WHAT IS BEING ASKED:
Your job with the data below: print everything from the line that holds "2024-06-30T02:10:17, 3-frame burst." down to the line that holds "United States, site archbold_FL-17.", ends included, exactly, and nothing else.
□ □ □ □ □ □ □
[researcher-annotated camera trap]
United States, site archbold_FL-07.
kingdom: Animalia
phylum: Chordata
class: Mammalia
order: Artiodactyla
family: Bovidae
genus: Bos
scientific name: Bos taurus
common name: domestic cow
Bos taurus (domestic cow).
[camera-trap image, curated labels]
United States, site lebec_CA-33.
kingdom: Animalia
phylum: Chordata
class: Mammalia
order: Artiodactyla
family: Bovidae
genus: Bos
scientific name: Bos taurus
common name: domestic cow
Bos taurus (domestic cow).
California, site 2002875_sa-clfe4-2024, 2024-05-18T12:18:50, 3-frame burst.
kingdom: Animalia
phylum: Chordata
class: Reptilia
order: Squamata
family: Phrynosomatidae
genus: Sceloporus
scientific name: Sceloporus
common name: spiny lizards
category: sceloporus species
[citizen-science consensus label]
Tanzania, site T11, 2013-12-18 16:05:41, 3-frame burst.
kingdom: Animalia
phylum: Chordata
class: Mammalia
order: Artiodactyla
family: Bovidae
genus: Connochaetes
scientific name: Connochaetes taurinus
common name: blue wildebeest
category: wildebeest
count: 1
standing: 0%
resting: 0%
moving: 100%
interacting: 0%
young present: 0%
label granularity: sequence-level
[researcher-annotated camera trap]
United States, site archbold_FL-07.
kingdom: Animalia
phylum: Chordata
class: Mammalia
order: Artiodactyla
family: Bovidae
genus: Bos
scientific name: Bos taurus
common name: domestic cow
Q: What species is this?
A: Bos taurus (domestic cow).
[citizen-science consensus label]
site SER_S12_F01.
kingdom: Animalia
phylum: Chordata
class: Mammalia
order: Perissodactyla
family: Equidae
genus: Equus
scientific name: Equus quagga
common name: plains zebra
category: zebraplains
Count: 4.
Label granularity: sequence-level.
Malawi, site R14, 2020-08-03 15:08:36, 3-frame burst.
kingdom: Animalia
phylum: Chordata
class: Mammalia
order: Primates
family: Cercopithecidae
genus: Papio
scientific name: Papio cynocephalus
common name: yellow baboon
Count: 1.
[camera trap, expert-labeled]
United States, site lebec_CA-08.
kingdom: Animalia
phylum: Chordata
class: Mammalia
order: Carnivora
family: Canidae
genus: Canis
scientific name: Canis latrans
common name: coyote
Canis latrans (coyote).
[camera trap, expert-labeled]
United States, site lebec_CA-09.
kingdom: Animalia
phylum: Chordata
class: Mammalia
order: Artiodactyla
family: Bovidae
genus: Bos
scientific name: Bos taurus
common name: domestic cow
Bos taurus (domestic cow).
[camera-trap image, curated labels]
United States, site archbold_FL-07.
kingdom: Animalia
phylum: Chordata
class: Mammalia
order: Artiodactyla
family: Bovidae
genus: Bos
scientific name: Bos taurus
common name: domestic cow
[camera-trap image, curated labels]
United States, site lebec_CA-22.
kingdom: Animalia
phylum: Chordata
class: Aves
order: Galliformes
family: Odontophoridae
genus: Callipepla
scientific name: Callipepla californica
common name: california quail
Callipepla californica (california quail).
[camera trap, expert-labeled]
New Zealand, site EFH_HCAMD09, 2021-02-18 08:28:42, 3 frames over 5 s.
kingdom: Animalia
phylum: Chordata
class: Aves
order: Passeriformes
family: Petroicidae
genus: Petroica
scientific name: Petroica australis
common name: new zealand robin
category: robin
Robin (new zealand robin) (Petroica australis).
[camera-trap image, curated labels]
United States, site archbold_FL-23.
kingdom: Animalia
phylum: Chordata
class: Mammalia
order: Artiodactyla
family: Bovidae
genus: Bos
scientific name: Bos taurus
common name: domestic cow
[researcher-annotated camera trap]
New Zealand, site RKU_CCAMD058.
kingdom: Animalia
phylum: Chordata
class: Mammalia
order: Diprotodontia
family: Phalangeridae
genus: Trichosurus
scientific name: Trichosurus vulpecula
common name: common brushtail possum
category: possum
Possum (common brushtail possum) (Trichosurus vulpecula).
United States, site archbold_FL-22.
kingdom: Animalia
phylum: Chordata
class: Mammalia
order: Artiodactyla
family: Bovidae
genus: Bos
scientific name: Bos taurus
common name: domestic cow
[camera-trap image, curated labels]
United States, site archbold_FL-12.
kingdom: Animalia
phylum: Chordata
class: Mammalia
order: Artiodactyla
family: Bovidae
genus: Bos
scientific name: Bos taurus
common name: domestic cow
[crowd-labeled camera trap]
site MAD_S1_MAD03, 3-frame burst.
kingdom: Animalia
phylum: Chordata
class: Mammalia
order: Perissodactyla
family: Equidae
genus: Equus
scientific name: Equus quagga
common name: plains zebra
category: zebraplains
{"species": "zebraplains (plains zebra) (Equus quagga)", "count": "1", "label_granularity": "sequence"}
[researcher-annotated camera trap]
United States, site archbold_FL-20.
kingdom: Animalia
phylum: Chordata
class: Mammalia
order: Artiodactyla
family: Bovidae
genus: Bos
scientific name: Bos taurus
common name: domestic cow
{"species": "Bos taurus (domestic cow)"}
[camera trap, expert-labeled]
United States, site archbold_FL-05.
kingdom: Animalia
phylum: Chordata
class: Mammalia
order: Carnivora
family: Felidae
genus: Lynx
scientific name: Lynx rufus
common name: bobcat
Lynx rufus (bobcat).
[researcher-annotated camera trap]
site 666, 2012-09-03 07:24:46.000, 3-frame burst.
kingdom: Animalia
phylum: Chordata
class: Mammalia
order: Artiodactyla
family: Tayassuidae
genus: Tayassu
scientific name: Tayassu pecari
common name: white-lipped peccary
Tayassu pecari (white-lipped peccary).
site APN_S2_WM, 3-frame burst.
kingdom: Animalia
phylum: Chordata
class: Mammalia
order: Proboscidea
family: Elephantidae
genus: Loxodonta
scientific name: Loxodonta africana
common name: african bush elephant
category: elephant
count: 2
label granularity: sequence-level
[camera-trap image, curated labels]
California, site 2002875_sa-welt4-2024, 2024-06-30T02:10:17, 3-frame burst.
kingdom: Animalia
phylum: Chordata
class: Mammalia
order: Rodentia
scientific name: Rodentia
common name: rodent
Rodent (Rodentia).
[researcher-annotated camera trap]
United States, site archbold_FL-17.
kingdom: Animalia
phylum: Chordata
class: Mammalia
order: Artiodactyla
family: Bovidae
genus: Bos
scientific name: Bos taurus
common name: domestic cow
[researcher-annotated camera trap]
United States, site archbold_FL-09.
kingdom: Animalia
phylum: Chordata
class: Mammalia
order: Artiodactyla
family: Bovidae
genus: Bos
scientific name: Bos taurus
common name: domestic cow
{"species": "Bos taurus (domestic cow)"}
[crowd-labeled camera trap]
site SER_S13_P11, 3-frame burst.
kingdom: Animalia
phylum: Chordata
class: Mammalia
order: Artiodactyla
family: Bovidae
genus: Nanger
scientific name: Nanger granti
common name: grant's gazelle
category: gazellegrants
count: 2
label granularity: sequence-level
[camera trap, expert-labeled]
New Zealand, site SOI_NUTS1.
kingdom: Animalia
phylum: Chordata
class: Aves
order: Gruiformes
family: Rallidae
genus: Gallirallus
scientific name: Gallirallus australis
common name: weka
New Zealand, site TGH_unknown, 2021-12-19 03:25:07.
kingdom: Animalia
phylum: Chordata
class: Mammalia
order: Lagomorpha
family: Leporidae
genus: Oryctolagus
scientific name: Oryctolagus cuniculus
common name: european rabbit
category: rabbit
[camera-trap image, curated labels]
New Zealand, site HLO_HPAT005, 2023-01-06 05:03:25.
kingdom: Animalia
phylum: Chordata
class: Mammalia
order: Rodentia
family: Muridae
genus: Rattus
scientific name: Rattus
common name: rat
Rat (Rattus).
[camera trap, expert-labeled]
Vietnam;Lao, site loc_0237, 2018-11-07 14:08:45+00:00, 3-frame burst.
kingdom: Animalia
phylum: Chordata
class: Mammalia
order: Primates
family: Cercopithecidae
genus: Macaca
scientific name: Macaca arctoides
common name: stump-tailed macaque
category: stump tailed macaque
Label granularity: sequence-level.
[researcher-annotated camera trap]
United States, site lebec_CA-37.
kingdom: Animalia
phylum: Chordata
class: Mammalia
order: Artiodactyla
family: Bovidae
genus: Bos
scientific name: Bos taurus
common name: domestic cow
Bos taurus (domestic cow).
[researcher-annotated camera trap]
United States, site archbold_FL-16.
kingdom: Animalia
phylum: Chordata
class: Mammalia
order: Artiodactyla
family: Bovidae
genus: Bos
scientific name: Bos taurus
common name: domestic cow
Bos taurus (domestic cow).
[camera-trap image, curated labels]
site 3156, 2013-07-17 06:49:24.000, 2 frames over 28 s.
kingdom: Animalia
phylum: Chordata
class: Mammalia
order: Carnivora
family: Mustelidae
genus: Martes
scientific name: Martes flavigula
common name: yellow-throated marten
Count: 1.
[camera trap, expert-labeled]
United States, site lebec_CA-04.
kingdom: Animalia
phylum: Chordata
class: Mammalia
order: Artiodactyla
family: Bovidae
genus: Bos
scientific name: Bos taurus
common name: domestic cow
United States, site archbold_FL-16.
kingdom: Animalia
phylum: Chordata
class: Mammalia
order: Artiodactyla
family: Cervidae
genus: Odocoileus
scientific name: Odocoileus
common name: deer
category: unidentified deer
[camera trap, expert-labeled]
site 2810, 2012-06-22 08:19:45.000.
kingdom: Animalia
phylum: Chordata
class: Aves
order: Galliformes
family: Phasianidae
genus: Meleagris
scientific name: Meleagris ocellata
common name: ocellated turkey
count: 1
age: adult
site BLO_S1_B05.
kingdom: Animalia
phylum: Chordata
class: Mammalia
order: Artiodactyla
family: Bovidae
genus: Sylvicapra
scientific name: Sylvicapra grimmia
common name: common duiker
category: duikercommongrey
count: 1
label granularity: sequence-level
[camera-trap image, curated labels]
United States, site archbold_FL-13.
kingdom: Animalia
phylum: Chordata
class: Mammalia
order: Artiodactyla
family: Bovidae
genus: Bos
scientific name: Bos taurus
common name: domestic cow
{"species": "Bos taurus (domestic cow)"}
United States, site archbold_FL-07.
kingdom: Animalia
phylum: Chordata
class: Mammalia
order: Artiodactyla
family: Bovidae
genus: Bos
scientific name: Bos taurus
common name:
□ □ □ □ □ □ □
EXERCISE ANSWER:
California, site 2002875_sa-welt4-2024, 2024-06-30T02:10:17, 3-frame burst.
kingdom: Animalia
phylum: Chordata
class: Mammalia
order: Rodentia
scientific name: Rodentia
common name: rodent
Rodent (Rodentia).
[researcher-annotated camera trap]
United States, site archbold_FL-17.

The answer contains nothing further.